If you see the given train script, shape of features should be 2304(slowfast)+512(clip). It looks like you only have clip features.

nguyenquyem99dt commented 1 year ago

I also have an error when running run_on_video/run.py. I have used both videoonly.ckpt (https://www.dropbox.com/s/yygwyljw8514d9r/videoonly.ckpt?dl=0) and video_model_best.ckpt (run_on_video/qd_detr_ckpt/)

Error logs are below:

File "run_on_video/run.py", line 126, in run_example() File "run_on_video/run.py", line 109, in run_example predictions = qd_detr_predictor.localize_moment( File "/home/ubuntu/projects/moment-retrieval/envs/moment-detr/lib/python3.8/site-packages/torch/autograd/grad_mode.py", line 27, in decorate_context return func(args, kwargs) File "run_on_video/run.py", line 57, in localize_moment outputs = self.model(model_inputs) File "/home/ubuntu/projects/moment-retrieval/envs/moment-detr/lib/python3.8/site-packages/torch/nn/modules/module.py", line 1130, in _call_impl return forward_call(input, kwargs) File "/home/ubuntu/projects/moment-retrieval/QD-DETR/qd_detr/model.py", line 110, in forward src_vid = self.input_vid_proj(src_vid) File "/home/ubuntu/projects/moment-retrieval/envs/moment-detr/lib/python3.8/site-packages/torch/nn/modules/module.py", line 1130, in _call_impl return forward_call(*input, *kwargs) File "/home/ubuntu/projects/moment-retrieval/envs/moment-detr/lib/python3.8/site-packages/torch/nn/modules/container.py", line 139, in forward input = module(input) File "/home/ubuntu/projects/moment-retrieval/envs/moment-detr/lib/python3.8/site-packages/torch/nn/modules/module.py", line 1130, in _call_impl return forward_call(input, kwargs) File "/home/ubuntu/projects/moment-retrieval/QD-DETR/qd_detr/model.py", line 505, in forward x = self.LayerNorm(x) File "/home/ubuntu/projects/moment-retrieval/envs/moment-detr/lib/python3.8/site-packages/torch/nn/modules/module.py", line 1130, in _call_impl return forward_call(*input, *kwargs) File "/home/ubuntu/projects/moment-retrieval/envs/moment-detr/lib/python3.8/site-packages/torch/nn/modules/normalization.py", line 189, in forward return F.layer_norm( File "/home/ubuntu/projects/moment-retrieval/envs/moment-detr/lib/python3.8/site-packages/torch/nn/functional.py", line 2503, in layer_norm return torch.layer_norm(input, normalized_shape, weight, bias, eps, torch.backends.cudnn.enabled) RuntimeError: Given normalized_shape=[2818], expected input with shape [, 2818], but got input of size[1, 75, 514]

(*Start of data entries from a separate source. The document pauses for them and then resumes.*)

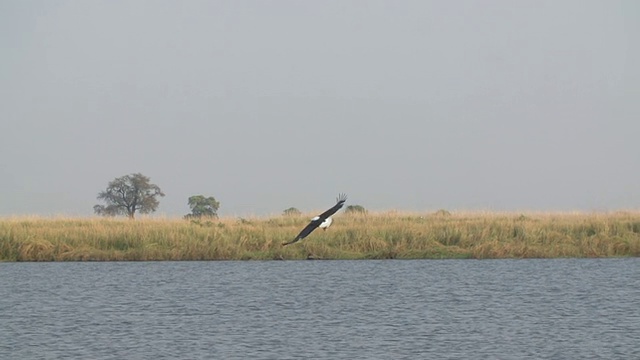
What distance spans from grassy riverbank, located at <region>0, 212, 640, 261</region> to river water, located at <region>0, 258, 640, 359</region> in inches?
23.4

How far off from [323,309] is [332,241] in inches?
500

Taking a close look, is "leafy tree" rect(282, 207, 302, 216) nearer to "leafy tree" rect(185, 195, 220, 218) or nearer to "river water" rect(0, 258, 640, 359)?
"river water" rect(0, 258, 640, 359)

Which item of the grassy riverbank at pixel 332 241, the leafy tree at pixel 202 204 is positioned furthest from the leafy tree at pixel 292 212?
the leafy tree at pixel 202 204

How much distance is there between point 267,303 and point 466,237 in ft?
43.6

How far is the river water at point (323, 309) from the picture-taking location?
60.1 ft

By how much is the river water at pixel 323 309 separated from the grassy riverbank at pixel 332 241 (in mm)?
595

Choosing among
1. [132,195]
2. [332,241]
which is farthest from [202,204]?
[332,241]

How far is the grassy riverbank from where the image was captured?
119 ft

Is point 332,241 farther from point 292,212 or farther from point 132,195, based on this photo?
point 132,195

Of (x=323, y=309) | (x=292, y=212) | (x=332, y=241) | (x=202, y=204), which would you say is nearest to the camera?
(x=323, y=309)

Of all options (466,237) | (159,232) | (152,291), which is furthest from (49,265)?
(466,237)

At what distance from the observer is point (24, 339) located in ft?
63.4

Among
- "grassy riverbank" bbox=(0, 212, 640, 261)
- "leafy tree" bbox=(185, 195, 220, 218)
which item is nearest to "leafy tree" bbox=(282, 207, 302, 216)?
"grassy riverbank" bbox=(0, 212, 640, 261)

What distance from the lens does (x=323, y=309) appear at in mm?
23984
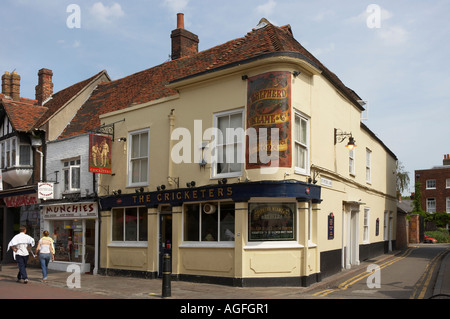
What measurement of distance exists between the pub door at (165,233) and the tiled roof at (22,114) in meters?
9.33

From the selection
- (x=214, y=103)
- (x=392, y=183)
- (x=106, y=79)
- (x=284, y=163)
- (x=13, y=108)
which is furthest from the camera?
(x=392, y=183)

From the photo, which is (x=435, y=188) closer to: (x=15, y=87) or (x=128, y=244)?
(x=15, y=87)

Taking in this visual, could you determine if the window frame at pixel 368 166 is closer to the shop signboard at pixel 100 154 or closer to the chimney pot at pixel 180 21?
the chimney pot at pixel 180 21

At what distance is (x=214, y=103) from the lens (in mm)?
14391

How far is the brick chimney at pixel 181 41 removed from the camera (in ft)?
68.1

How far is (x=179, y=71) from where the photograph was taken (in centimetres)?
1822

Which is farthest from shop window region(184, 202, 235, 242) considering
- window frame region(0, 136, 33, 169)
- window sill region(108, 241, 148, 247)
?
window frame region(0, 136, 33, 169)

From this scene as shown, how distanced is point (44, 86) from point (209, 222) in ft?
52.3

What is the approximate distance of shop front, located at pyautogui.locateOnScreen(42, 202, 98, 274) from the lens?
18.2 meters

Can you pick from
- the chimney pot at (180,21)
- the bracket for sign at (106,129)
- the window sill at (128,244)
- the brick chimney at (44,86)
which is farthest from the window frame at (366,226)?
the brick chimney at (44,86)

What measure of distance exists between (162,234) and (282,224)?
15.3 feet
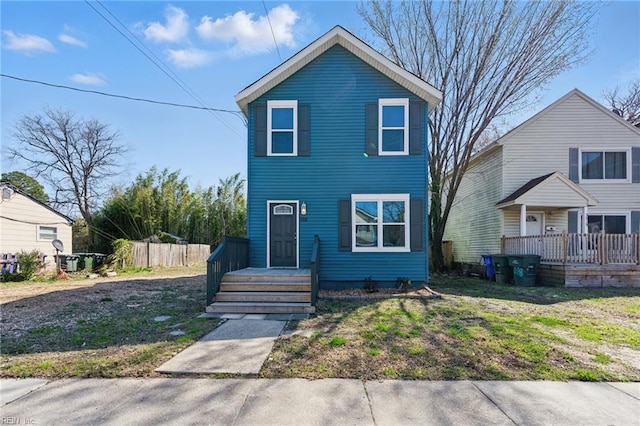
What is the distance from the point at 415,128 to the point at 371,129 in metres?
1.23

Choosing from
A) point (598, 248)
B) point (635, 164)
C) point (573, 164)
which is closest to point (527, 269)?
point (598, 248)

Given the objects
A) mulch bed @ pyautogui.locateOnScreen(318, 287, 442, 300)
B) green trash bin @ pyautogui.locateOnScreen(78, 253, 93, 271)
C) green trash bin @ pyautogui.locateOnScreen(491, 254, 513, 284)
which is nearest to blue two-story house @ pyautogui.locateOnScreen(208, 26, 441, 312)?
mulch bed @ pyautogui.locateOnScreen(318, 287, 442, 300)

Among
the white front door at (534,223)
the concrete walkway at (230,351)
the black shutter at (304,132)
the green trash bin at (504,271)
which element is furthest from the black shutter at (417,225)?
the white front door at (534,223)

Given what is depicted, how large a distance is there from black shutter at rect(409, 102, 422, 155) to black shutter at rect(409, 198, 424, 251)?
1431mm

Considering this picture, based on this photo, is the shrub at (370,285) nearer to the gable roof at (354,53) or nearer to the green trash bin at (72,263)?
the gable roof at (354,53)

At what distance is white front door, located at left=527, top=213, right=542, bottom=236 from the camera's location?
1479cm

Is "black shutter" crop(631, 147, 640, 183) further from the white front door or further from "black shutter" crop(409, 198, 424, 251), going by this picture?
"black shutter" crop(409, 198, 424, 251)

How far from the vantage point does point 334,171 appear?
394 inches

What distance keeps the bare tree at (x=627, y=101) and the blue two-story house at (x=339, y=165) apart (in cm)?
2412

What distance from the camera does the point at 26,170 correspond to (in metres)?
26.8

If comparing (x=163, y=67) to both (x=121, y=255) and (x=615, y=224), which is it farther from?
(x=615, y=224)

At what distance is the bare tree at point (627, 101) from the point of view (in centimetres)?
2488

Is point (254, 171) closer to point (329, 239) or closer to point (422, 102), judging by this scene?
point (329, 239)

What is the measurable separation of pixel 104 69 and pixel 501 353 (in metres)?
14.1
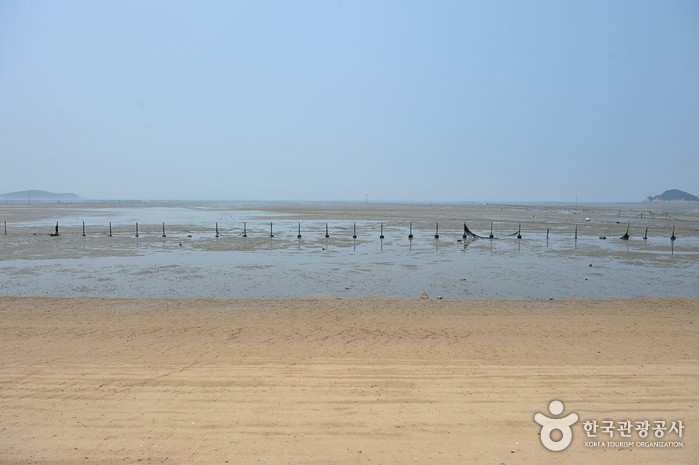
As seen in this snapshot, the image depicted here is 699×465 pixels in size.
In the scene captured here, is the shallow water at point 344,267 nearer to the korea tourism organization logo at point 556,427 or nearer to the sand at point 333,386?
the sand at point 333,386

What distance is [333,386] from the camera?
20.0 feet

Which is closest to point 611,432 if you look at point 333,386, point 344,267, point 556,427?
point 556,427

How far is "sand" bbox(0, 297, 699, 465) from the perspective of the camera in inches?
177

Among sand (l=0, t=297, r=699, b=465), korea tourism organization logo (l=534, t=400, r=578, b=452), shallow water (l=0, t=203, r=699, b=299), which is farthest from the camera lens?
shallow water (l=0, t=203, r=699, b=299)

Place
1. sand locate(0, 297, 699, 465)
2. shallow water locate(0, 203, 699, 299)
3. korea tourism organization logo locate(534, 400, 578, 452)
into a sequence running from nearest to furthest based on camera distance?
1. sand locate(0, 297, 699, 465)
2. korea tourism organization logo locate(534, 400, 578, 452)
3. shallow water locate(0, 203, 699, 299)

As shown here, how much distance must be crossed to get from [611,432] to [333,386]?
12.5 ft

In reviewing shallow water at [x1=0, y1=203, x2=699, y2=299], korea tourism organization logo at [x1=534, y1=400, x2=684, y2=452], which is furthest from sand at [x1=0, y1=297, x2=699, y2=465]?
shallow water at [x1=0, y1=203, x2=699, y2=299]

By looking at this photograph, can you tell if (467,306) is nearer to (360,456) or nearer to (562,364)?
(562,364)

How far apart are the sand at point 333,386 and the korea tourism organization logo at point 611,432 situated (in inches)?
2.5

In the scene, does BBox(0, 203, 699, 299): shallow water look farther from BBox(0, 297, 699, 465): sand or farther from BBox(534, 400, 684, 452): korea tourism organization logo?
BBox(534, 400, 684, 452): korea tourism organization logo

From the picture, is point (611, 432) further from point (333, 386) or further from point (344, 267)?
point (344, 267)

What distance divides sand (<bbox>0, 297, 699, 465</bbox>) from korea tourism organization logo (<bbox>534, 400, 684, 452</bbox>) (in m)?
0.06

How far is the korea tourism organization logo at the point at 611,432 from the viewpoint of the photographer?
15.3ft

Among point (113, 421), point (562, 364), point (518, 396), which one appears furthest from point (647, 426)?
point (113, 421)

wjun0830 commented 1 year ago

It seems that your feature size is also 512 that you also need to extract slowfast feature

dmenig commented 1 year ago

I have the same issue. I believe the script written on the repo should not produce this error if used as is.

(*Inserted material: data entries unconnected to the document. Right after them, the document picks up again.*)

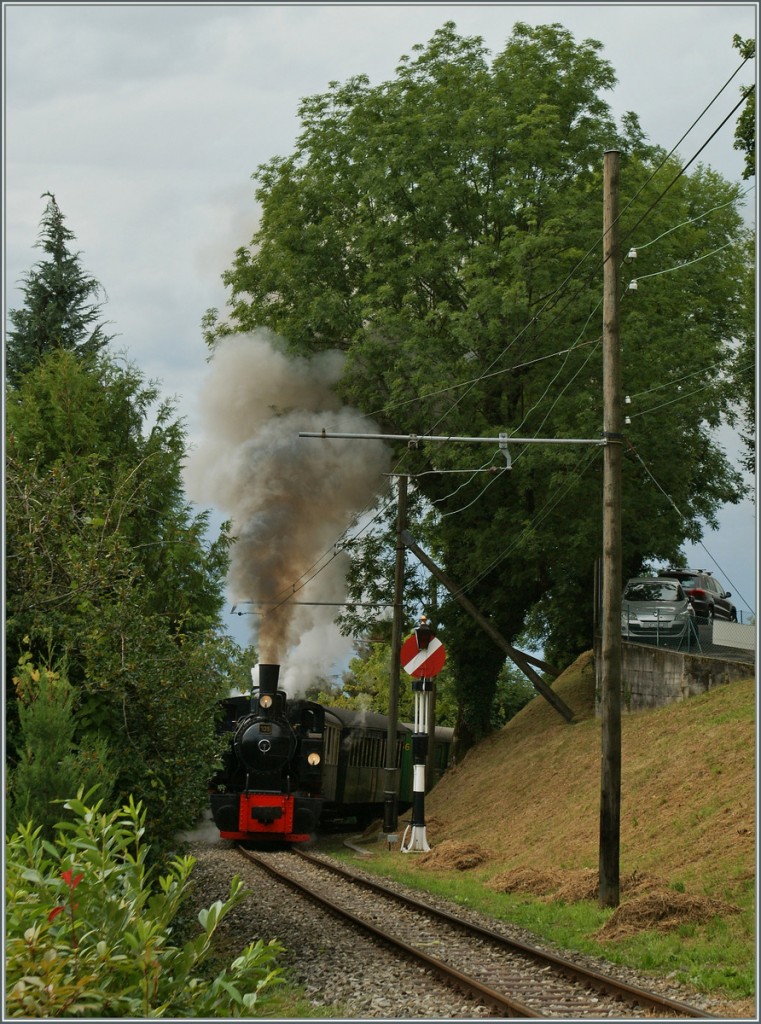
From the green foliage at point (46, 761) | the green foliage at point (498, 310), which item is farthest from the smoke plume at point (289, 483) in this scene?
the green foliage at point (46, 761)

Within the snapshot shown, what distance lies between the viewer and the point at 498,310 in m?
28.6

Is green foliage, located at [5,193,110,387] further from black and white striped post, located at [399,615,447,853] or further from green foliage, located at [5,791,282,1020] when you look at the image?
green foliage, located at [5,791,282,1020]

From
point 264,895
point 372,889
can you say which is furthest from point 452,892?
point 264,895

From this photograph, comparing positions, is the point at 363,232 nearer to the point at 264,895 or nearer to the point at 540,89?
the point at 540,89

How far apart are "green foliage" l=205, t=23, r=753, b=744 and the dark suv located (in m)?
2.28

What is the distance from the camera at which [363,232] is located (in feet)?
104

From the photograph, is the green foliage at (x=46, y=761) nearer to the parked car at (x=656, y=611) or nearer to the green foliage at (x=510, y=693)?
the parked car at (x=656, y=611)

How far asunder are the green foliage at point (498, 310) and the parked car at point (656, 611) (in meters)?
1.17

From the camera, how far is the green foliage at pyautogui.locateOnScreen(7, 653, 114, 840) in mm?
10156

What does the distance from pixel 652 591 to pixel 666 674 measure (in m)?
4.32

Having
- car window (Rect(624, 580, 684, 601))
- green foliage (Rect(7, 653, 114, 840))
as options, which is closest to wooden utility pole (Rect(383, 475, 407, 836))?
car window (Rect(624, 580, 684, 601))

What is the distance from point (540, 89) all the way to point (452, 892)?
70.2 ft

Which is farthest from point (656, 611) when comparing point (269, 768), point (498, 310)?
point (269, 768)

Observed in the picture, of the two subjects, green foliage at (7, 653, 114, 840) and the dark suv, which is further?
the dark suv
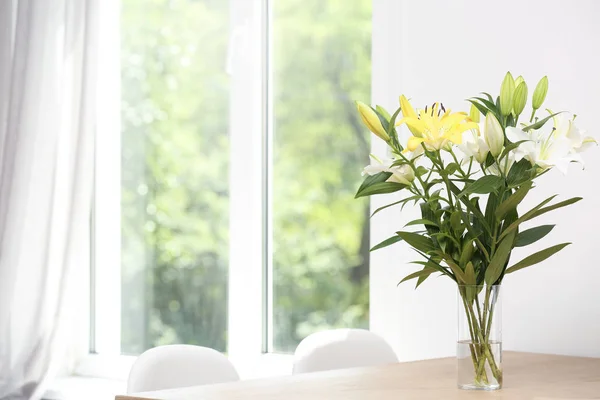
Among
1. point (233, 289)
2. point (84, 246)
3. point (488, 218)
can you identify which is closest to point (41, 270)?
point (84, 246)

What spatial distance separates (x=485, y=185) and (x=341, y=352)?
87 cm

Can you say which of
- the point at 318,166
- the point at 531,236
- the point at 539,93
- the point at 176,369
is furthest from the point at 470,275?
the point at 318,166

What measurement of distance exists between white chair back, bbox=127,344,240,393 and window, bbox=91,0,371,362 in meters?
0.82

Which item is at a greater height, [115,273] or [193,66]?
[193,66]

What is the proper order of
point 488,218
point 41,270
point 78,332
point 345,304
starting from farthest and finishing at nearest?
point 78,332
point 41,270
point 345,304
point 488,218

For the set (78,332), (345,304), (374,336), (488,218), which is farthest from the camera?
(78,332)

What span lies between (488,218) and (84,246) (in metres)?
1.81

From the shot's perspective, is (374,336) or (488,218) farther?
(374,336)

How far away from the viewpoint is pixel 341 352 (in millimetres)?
2182

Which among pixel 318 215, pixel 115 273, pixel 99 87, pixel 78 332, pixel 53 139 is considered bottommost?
pixel 78 332

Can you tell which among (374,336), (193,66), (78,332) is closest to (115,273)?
(78,332)

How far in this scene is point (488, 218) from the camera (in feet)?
4.92

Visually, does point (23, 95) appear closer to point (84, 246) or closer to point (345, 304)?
point (84, 246)

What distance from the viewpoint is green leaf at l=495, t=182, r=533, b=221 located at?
1440 mm
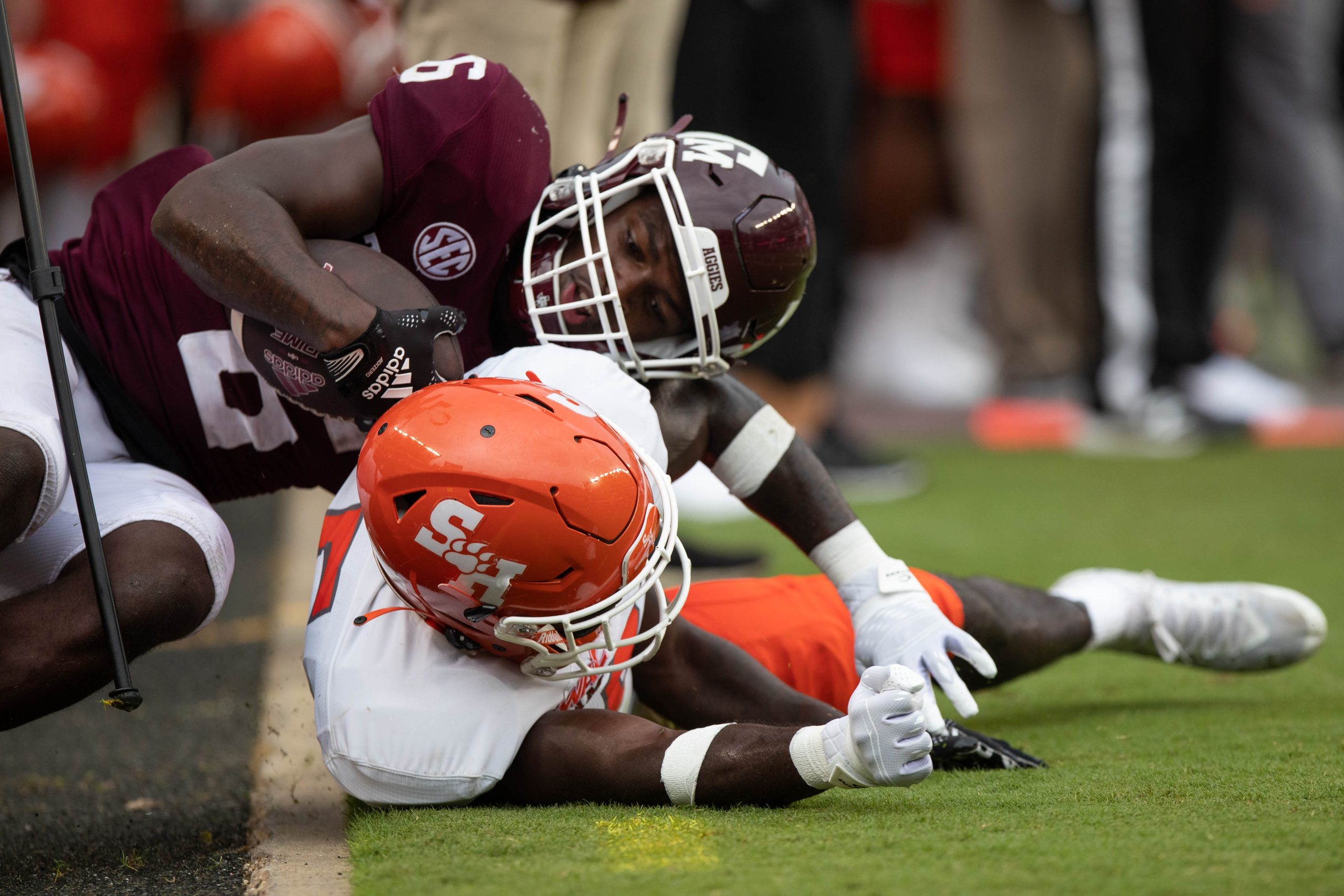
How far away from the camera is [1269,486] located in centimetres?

wjun0830 commented 1 year ago

Hello. For all of you in this thread, thank you for your interest, and sorry for the inconvenience. I'll let you know through this thread when the model checkpoint trained only with CLIP features is ready.

Thanks.

wjun0830 commented 1 year ago

We've uploaded pretrained model only trained with CLIP features to support run on video. You may try an example with it! Thank you.

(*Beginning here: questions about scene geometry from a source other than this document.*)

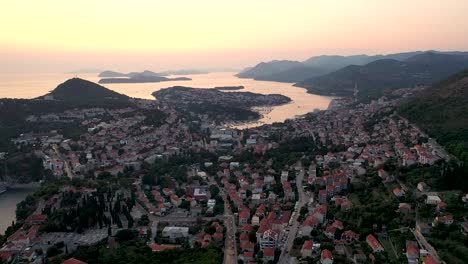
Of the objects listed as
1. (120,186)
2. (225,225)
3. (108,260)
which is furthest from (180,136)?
(108,260)

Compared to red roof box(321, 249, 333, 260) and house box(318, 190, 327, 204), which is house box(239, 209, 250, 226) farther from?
red roof box(321, 249, 333, 260)

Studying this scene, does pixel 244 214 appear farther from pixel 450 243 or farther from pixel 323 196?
pixel 450 243

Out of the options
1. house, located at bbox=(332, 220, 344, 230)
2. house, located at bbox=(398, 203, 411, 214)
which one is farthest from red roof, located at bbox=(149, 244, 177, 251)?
house, located at bbox=(398, 203, 411, 214)

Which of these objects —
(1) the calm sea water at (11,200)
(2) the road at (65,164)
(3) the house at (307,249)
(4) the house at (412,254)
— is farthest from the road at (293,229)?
(2) the road at (65,164)

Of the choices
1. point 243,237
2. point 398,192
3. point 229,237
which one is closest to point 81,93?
point 229,237

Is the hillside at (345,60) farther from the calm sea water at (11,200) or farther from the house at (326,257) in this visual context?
the house at (326,257)

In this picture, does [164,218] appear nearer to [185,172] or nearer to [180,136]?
[185,172]
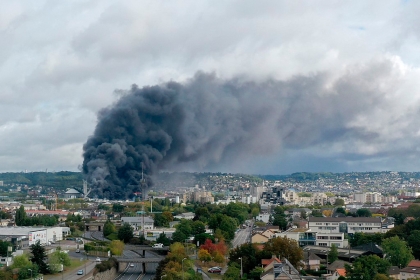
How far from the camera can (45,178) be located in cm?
16838

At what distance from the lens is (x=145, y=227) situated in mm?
61125

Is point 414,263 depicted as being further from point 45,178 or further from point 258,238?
point 45,178

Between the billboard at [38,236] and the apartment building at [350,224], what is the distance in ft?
68.4

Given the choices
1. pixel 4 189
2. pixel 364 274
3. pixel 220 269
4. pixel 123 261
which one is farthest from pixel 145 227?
pixel 4 189

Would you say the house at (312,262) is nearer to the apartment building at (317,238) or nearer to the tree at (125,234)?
the apartment building at (317,238)

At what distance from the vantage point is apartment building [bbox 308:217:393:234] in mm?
53781

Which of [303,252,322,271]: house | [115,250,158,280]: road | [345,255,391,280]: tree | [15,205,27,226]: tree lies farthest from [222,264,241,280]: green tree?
[15,205,27,226]: tree

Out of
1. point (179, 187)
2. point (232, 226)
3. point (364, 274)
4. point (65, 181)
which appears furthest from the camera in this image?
point (65, 181)

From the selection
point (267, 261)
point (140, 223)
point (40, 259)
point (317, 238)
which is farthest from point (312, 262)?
point (140, 223)

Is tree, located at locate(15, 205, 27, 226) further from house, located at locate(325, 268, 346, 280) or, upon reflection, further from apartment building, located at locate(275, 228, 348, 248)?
house, located at locate(325, 268, 346, 280)

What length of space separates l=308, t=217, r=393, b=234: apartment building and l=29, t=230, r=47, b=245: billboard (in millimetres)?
20844

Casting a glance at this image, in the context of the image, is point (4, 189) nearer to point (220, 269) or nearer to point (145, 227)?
point (145, 227)

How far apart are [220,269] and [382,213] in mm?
44123

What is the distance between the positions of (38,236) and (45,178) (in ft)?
410
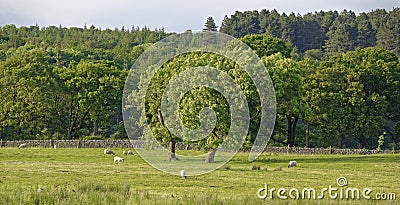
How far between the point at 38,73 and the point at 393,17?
103m

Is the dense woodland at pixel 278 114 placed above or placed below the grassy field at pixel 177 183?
above

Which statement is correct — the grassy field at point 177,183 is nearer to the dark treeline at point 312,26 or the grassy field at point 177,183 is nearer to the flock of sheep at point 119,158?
the flock of sheep at point 119,158

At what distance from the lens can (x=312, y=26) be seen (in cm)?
17025

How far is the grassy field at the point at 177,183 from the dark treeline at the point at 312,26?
105 m

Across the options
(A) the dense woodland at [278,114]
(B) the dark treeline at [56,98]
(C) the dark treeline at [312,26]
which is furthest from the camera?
(C) the dark treeline at [312,26]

dmenig commented 1 year ago

Which one is it ?

wjun0830 commented 1 year ago

model_best.ckpt is the model trained with only Clip features.

dmenig commented 1 year ago

It now works thanks. I suggest to change the default model used on master.

wjun0830 commented 1 year ago

Thank you for the suggestion. Do you mean to change the default loaded model in run_on_video/run.py?